Two round baths right next to the disk house were now steaming, and some of the group were shedding their clothes and hopping into the smaller bath, to clean up before supper. They were very dirty; they had been in the back country a long time. Nirgal followed the woman (her hands still spotted with dried blood) and joined them in the bath, the hot water like another world, like the heat of the fire transmuted to liquid that one could touch, in which one could immerse one’s body.

They woke at dawn and lazed around a fire, brewing coffee and kava, talking, stitching clothes, working around the disk house.
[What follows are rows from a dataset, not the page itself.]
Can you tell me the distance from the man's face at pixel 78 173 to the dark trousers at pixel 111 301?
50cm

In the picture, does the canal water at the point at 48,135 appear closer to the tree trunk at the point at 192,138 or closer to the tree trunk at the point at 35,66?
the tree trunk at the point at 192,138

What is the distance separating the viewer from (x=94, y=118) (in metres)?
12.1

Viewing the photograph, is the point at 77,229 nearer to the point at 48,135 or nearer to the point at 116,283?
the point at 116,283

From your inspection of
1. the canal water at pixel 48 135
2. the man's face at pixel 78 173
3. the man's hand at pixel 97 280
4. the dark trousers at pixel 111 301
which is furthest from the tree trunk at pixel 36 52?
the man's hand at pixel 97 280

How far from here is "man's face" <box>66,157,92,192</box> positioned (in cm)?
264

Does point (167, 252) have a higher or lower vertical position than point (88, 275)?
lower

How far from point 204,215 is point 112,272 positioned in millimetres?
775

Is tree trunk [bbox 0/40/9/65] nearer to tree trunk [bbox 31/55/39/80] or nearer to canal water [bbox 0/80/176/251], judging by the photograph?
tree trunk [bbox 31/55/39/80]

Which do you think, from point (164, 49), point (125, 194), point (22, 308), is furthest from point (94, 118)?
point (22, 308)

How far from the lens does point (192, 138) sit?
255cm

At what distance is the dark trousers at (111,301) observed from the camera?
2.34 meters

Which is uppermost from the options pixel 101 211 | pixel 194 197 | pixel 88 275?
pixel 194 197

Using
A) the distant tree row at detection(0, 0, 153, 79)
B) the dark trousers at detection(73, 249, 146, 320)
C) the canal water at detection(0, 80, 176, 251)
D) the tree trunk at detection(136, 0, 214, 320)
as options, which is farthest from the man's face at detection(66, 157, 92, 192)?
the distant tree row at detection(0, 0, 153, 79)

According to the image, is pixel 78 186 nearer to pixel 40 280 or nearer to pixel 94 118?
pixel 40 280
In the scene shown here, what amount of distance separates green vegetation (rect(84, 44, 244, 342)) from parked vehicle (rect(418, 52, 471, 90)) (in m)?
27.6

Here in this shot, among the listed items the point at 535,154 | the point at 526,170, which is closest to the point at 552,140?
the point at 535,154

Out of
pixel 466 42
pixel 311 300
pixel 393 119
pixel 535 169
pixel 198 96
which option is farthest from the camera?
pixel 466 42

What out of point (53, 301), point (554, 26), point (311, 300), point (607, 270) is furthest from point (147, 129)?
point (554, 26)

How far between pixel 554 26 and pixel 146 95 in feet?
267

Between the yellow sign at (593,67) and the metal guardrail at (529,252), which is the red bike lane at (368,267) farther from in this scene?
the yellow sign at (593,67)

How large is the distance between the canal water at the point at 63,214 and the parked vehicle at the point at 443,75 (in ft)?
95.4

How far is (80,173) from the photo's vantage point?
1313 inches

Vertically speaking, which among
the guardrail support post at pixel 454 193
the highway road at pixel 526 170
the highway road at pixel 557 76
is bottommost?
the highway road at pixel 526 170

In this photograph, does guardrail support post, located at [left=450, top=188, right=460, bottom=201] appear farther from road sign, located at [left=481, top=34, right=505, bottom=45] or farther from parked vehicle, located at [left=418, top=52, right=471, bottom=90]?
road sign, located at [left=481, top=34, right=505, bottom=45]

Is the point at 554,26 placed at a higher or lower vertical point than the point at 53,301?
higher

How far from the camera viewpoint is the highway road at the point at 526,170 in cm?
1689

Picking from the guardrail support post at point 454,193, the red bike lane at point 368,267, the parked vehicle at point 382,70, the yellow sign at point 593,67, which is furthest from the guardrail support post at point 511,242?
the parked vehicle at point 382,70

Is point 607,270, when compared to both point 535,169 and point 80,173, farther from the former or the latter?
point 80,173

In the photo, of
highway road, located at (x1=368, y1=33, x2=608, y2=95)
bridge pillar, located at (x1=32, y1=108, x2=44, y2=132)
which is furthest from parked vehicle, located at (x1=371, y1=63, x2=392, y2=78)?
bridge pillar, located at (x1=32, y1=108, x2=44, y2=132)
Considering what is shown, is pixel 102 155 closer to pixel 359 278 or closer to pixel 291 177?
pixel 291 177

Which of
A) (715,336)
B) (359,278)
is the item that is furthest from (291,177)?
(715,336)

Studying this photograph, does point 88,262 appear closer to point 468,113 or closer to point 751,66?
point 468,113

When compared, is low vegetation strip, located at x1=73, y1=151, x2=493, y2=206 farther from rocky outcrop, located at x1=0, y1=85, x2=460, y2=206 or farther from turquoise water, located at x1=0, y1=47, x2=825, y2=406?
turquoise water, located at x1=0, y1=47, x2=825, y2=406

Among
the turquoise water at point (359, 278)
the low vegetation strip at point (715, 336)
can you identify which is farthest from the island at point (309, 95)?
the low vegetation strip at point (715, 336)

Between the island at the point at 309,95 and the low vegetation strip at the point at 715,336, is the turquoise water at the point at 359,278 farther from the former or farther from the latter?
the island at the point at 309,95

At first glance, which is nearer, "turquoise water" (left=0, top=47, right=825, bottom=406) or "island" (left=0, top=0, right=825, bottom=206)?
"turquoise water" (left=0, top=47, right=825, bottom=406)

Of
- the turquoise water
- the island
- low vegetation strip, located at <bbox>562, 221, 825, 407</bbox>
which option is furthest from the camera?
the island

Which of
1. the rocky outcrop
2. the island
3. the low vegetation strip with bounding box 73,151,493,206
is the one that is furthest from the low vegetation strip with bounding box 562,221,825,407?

After a while they gathered their few traveling possessions and killed the fire and moved out. Everyone carried a backpack or waistpack, but most of them traveled as lightly as Nirgal or more so, with nothing but thin sleeping rolls and some food, and a few with spears or bows and arrows slung over a shoulder. They walked hard through the morning, then split into smaller groups to gather pine nuts, acorns, meadow onions, wild corn; or hunt for marmots or rabbits or frogs, or perhaps larger game. They were lean people; their ribs showed, their faces were thin. We like to stay a little hungry, the woman told him. It makes the food taste better. And indeed every night of this extended walk Nirgal bolted his food as during his runs, shaky and ravenous; and everything tasted like ambrosia. They walked a long distance every day, and during their big hunts they often ended up in terrain that would have been a disaster to run in, terrain so rough that it was often four or five days before they all managed to find each other again, at the next disk house in its orchard. Since Nirgal didn’t know where these were, he had to stick close to one or another of the group. Once they had him take the four children in the group on an easier route across Lunae Planum’s cratered terrain, and the children told him what direction to take every time they had to make a choice; and they were the first to reach the next disk house. The kids loved it. Often they were consulted by the larger group as to when they should leave a disk house. “Hey you kids, is it time to go?” They would answer yes or no very firmly within seconds, in concert. Once two adults got in a fight and afterward they had to present their cases to the four kids, who decided against one of them. The butcher woman explained to Nirgal: “We teach them, they judge us. They’re hard but fair.”